§ **SUPPLIED PASSAGE**:
Signed sender addresses are not entirely new. A weak form is already
used by some mailing list managers for automated bounce handling.
A different form of signed reverse path from the one defined here
has been suggested as a work-around for the incompatibility between
forwarding and the proposed use of MTA authorization records in the
DNS. Making a distinction between sender addresses and recipient
addresses is also not new: Some systems are already refusing to accept
bounces to addresses that are never used to send email, such as
mailing list management contact addresses.

The next subsection describes various possible ways of meeting the
requirements listed above, and the following ones specify a family
of SSA formats which is RECOMMENDED for maximum interoperability
between software from different vendors.


1.1. Constructing SSAs
----------------------

xxx


1.2. Interoperable SSA format
-----------------------------

xxx

This section specifies two signed sender address formats. These
formats are not necessary for communication across the public
Internet, since the verification of SSAs only requires co-operation
between senders and the systems that host their mailboxes, i.e. within
the same organization. However an interoperable SSA format is
necessary so that organizations can expect software from multiple
vendors to work together.

§ **DATA RECORDS**:
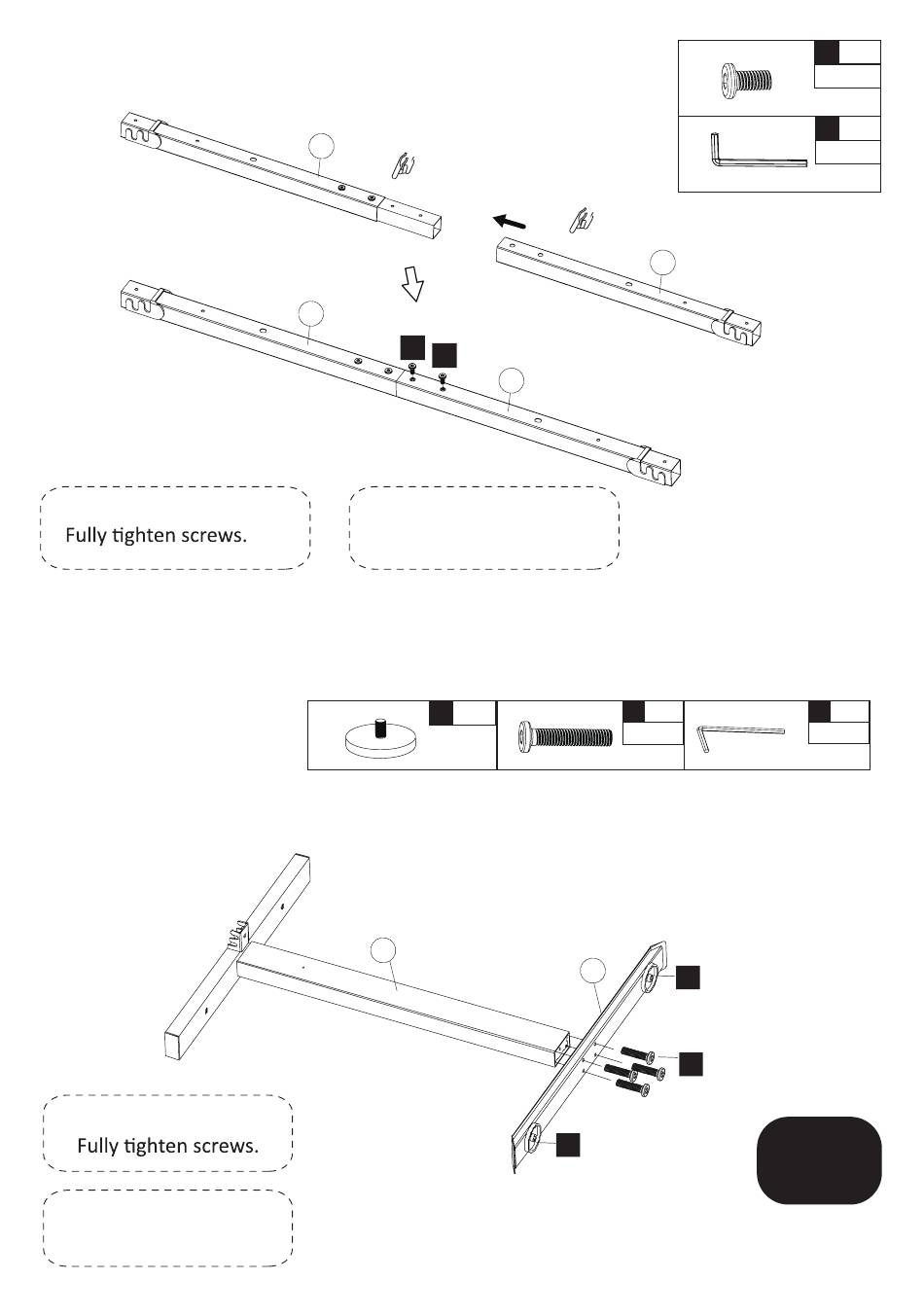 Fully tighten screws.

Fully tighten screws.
* * *
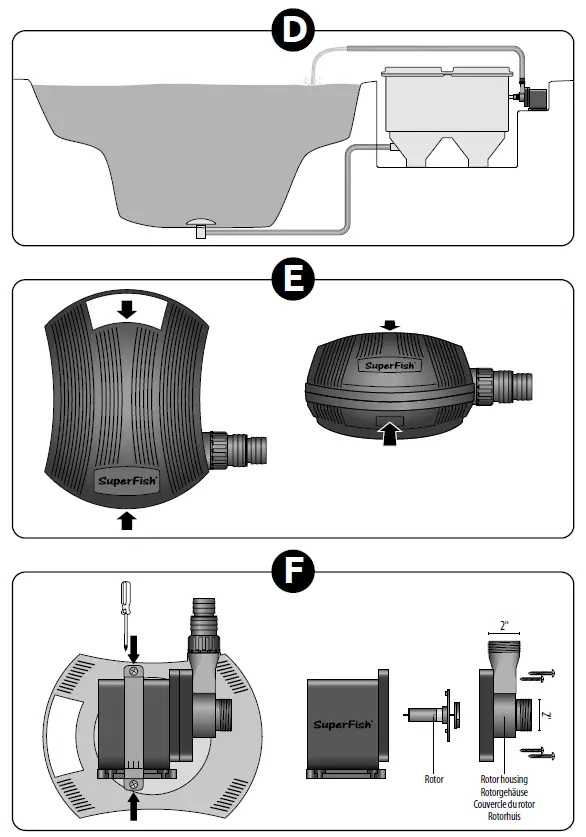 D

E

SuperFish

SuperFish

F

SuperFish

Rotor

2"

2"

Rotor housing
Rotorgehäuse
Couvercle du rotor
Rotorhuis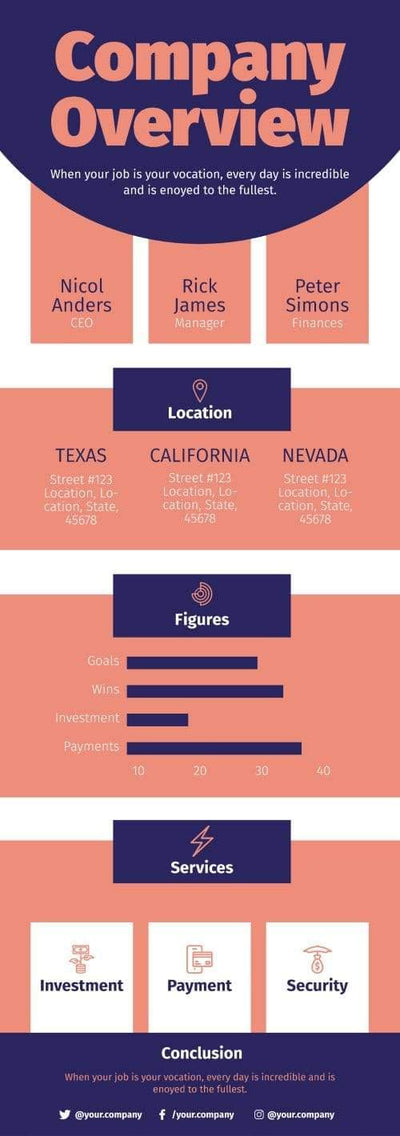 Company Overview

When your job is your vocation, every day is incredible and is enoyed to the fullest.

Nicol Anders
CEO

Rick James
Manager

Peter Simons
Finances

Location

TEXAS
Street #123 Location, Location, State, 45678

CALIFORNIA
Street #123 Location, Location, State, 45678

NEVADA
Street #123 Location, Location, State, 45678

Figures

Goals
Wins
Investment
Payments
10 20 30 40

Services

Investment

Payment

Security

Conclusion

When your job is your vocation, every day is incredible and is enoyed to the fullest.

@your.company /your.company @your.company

§ **QUESTIONS TO ANSWER**:
1. From the signed sender address passage, output the text that begins at the words "The next subsection" and stops after the words "from different vendors.".
2. In the signed sender address passage, what do some mailing list managers already use a weak form of signed sender addresses for?

§ **LIST OF SOLUTIONS**:
1.
The next subsection describes various possible ways of meeting the
requirements listed above, and the following ones specify a family
of SSA formats which is RECOMMENDED for maximum interoperability
between software from different vendors.

2. Automated bounce handling.